Ideally the result will show me timestamps and values for anomalous points. I shall then plot those points on the graph. This will simply be an indicator of the point being not as expected.

WITH average AS (
    SELECT
        "timestamp",
        AVG(value) AS avg_value
    FROM
        st_values
    WHERE
        "timestamp" BETWEEN NOW() - INTERVAL '1 day' AND NOW() AND
        "name" LIKE 'INV%_INVERTER_SG_Branch Voltage%'
    GROUP BY "timestamp"
)
SELECT
    v."timestamp",
    v.value
FROM
    st_values v
JOIN
    average av ON av."timestamp" = v."timestamp"
WHERE
    v."timestamp" BETWEEN NOW() - INTERVAL '1 day' AND NOW() AND
    v."name" LIKE 'INV%_INVERTER_SG_Branch Voltage%' AND
    ABS(v.value - av.avg_value) / av.avg_value > 0.3 
ORDER BY
    v."timestamp";

The code above is (semi?) not working. I am not sure how to debug this. This yields points that are truly anomalous (i.e. lie on one of my lines) but some that are (fake?) not lying on any lines.

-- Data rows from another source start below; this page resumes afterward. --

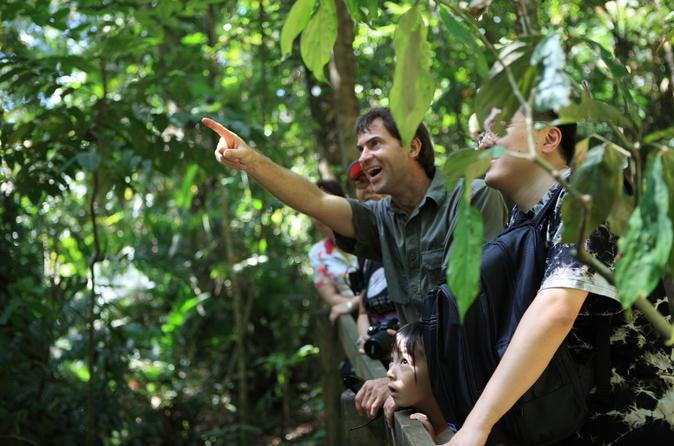 Rain Forest Nature Walk Expedition And Banana Plantation From Limon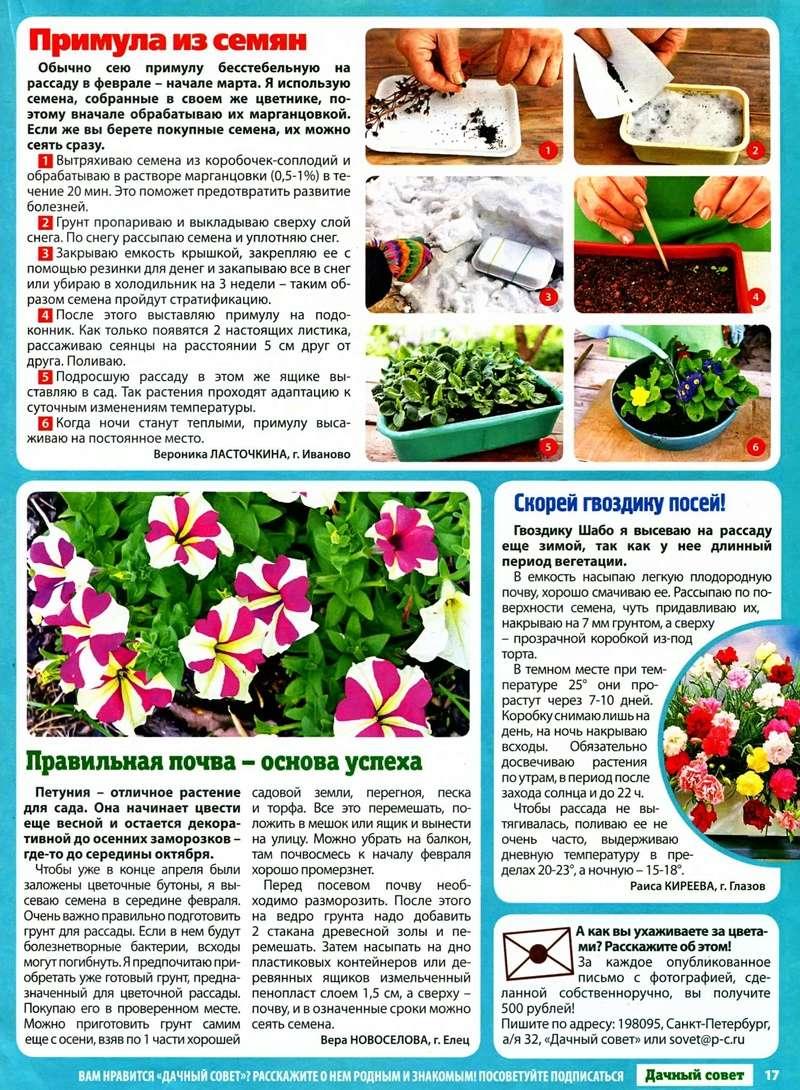 статьи о растениях из  газет и журналов - Страница 7 19890910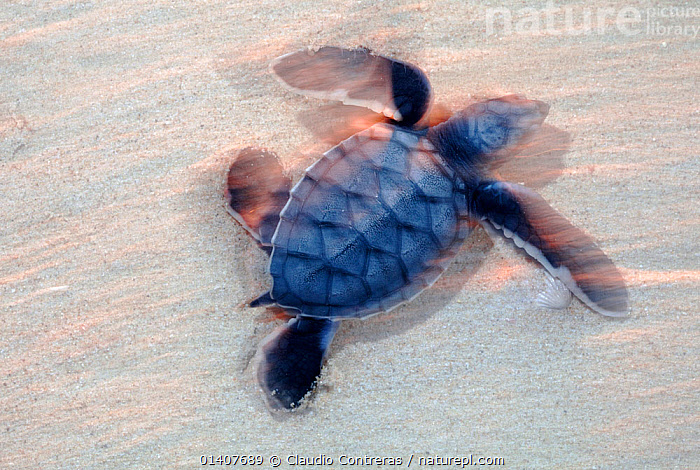 Green Turtle (Chelonia mydas) hatchling on its way to the sea, Ria Lagartos Biosphere Reserve, Yucatan Peninsula, Mexico, August. Endangered species.  ,  BABIES,BLURRED,CARIBBEAN,CENTRAL AMERICA,CHELONIA,ENDANGERED,MARINE,MEXICO,MOTION BLUR,MOTION BLURR,MOVEMENT,REPTILES,SEA TURTLES,TURTLES,West Indies,CENTRAL-AMERICA,Catalogue5  ,  Claudio Contreras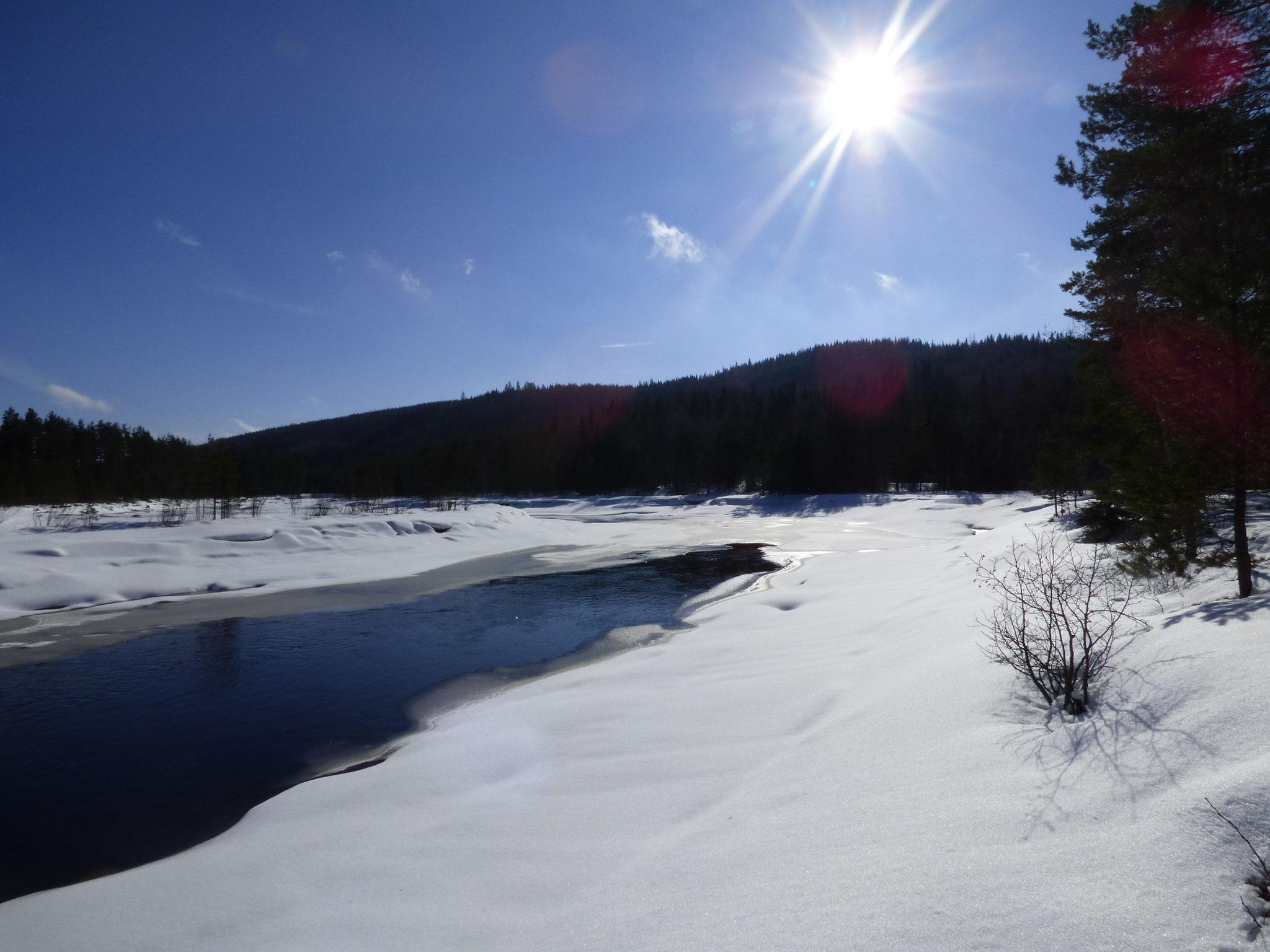 Camping Nya Skogsgården - das Leben kehrt zurück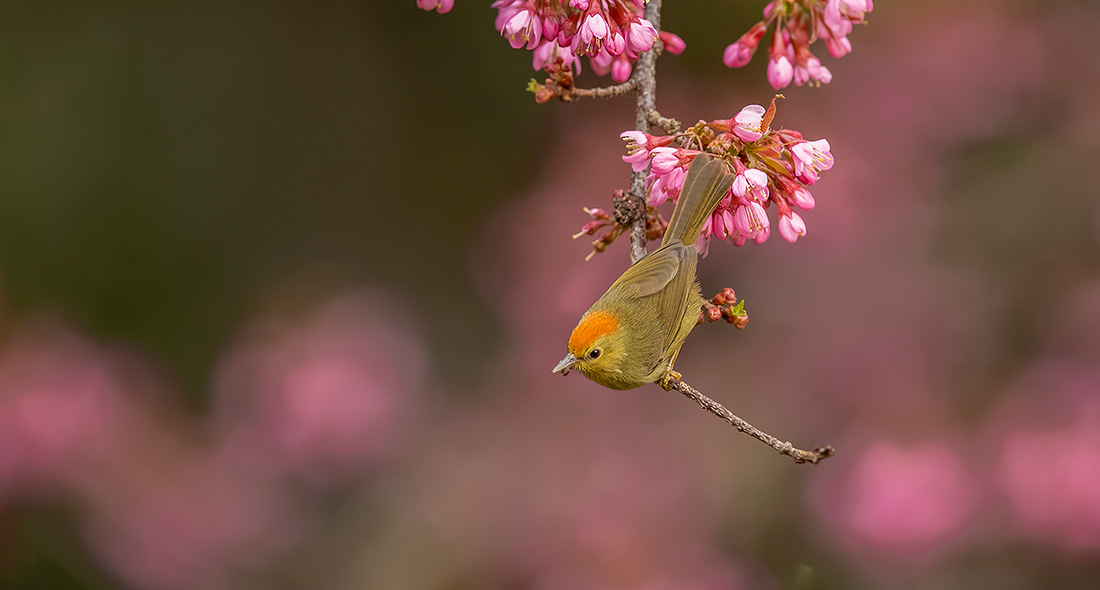 第三屆高黎貢山國際觀鳥節舉行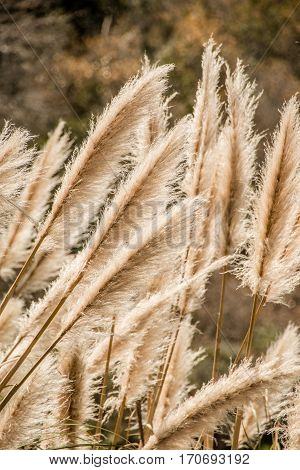 Weedy pampas grass at the Big Sur coast Los Padres National Forest California USA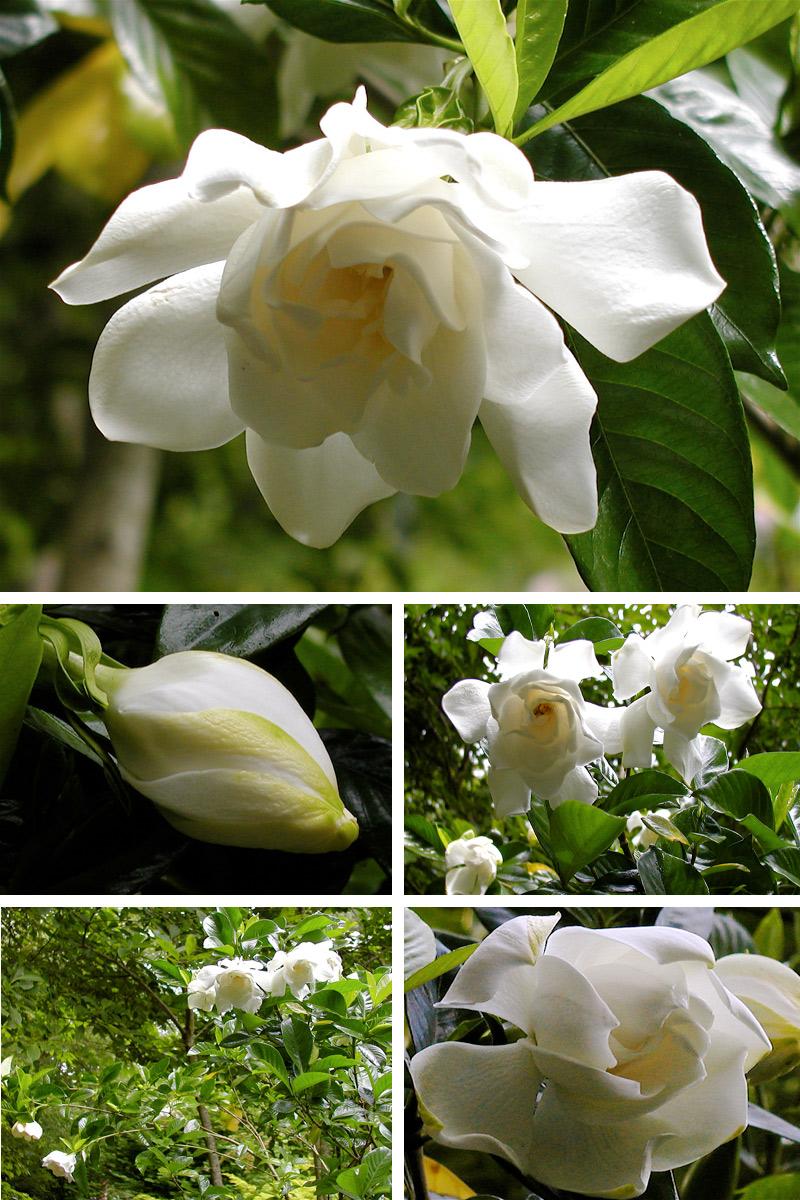 A Gardenia For Me Deb S Garden Deb S Garden Blog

Edit : A screenshot of the results. As you can see some red dots are on the purple (anomalous) line, however some are above the line where no values should be

Sample data


Solution

  • There's nothing in your query that could spawn bogus values. It might be worth it to revisit your WHERE conditions:

    1. If you only want these sources:

      X = {01-18} and Y = {1,3,5,7,9,11,13,15,17,19,21,23}.
      

      You can express specifically that, instead of resorting to the catch-all % in the regular expression:

      "name" SIMILAR TO 
      'INV(0[1-9]|1[0-8])\_INVERTER\_SG\_Branch Voltage(1|3|5|7|9|11|13|15|17|19|21|23)' 
      ESCAPE '\'
      
      "name" ~ 
      'INV(0[1-9]|1[0-8])_INVERTER_SG_Branch Voltage(1|3|5|7|9|11|13|15|17|19|21|23)' 
      

      Which works just as well for both SQL standard regular expression (SIMILAR TO) and POSIX syntax (~), except the escaping part: _ underscore is a single-character wildcard in LIKE and SIMILAR TO. \ backslash is their default escape character, so the ESCAPE '\' is just for verbosity.

      I wouldn't suspect you overlooked a variant of the text that your wildcard caught against your intention, but this could technically be the case.

    2. You could also make sure the unexpected values you're getting aren't there because you're feeding the data into the table having a different TimeZone setting than when you reading it here. In such case this

      "timestamp" BETWEEN NOW() - INTERVAL '1 day' AND NOW()`
      

      could be getting you less than the last 24h of data, if the source is behind, or a 24h slice between 4h and 28h ago, if the source is 4h ahead. If your "timestamp" column is actually timestamptz, this shouldn't be a problem.

    3. You didn't share what "the lines" are and how exactly you plot them, but that could also be the source of error.

    Unfortunately, without a reproducible example that's mostly just guesswork.


    Window functions can get you the same result, significantly faster and with less code: DB<>Fiddle demo

    SELECT "timestamp", value FROM (
        SELECT "timestamp",
               value,
               ABS(value - avg(value)over w1) / avg(value)over w1 as deviation
        FROM st_values
        WHERE "timestamp" BETWEEN NOW() - INTERVAL '1 day' AND NOW()
          AND "name" LIKE 'INV%_INVERTER_SG_Branch Voltage%'
        WINDOW w1 AS (PARTITION BY "timestamp") ) AS subq
    WHERE .3 < deviation
    ORDER BY "timestamp"
    

    Since you're dealing with time series data, you can remove the default 10% empty space in your index to speed things up. You can also squeeze everything of interest into the index and get index-only scans:

    create index tnv_idx on st_values ("timestamp","name")
      include("value")
      with(fillfactor=100);
    

    If you have queries that still need to run sequential scans, those could benefit from a cluster:

    cluster st_values using tnv_idx;